- [REQUIREMENT] Lay out every one of the rows below as a numbered list, omitting any blank lines and leaving the pictures out of your answer.

-- -- --

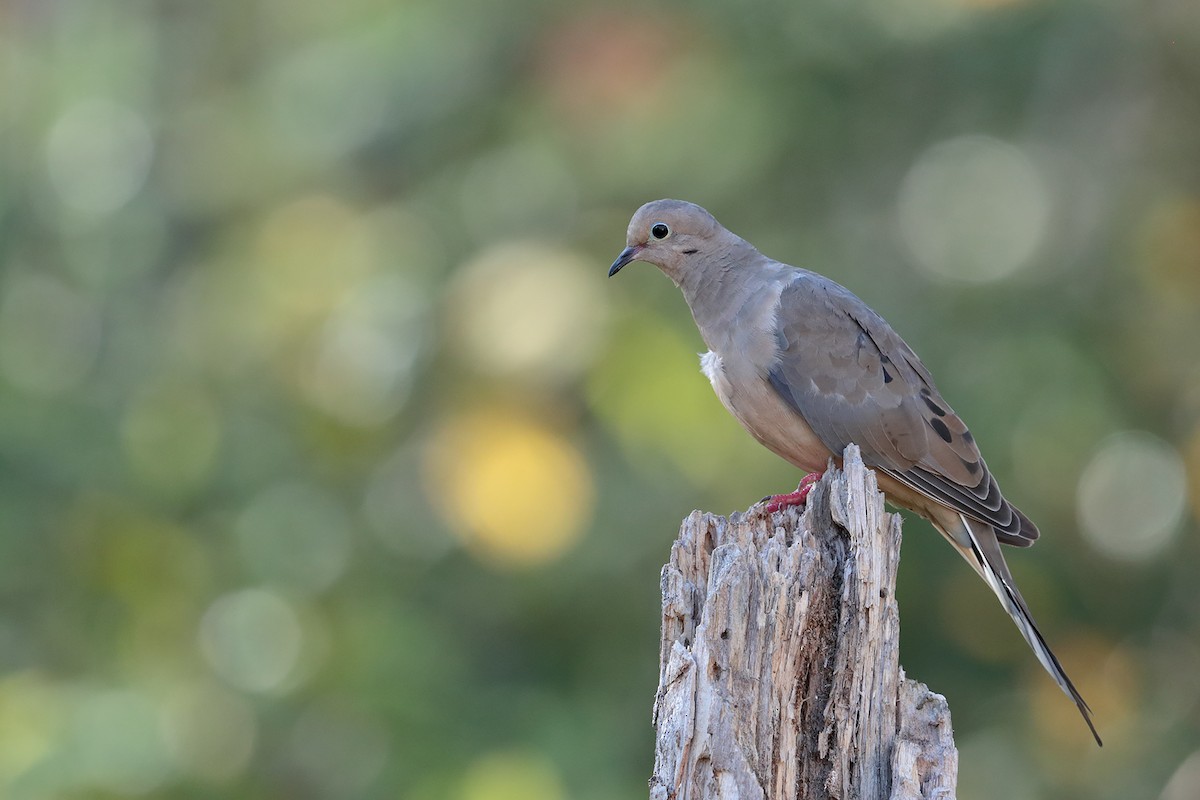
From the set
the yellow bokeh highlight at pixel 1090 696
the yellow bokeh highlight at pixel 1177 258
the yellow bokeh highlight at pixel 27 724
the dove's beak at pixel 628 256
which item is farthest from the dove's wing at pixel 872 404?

-- -- --

- [FINAL ANSWER]
1. From the set
2. the yellow bokeh highlight at pixel 1090 696
3. the yellow bokeh highlight at pixel 1177 258
4. the yellow bokeh highlight at pixel 27 724
5. the dove's beak at pixel 628 256
6. which item is farthest from the dove's wing at pixel 872 404?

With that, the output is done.